___ Recorded information
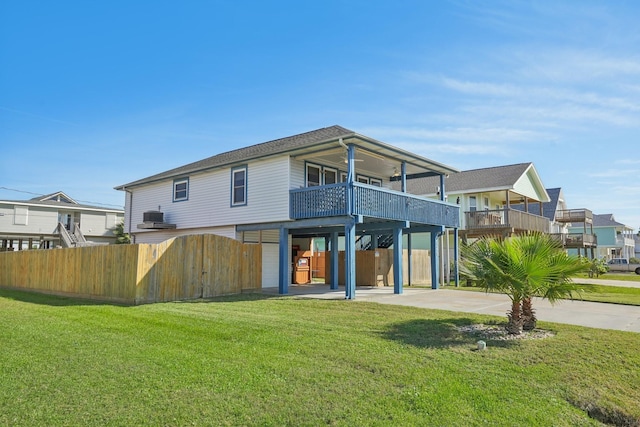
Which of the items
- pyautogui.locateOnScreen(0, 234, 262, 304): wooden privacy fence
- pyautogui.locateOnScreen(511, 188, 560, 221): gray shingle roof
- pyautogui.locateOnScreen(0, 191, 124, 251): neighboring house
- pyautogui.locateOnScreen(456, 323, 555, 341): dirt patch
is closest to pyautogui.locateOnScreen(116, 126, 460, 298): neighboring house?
pyautogui.locateOnScreen(0, 234, 262, 304): wooden privacy fence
______
[Brief]: Reproduce the records above word for word, leaving out the pictures.

[Result below]:
Which of the items
- pyautogui.locateOnScreen(0, 234, 262, 304): wooden privacy fence
- pyautogui.locateOnScreen(511, 188, 560, 221): gray shingle roof
- pyautogui.locateOnScreen(0, 191, 124, 251): neighboring house
- pyautogui.locateOnScreen(456, 323, 555, 341): dirt patch
is closest to pyautogui.locateOnScreen(116, 126, 460, 298): neighboring house?
pyautogui.locateOnScreen(0, 234, 262, 304): wooden privacy fence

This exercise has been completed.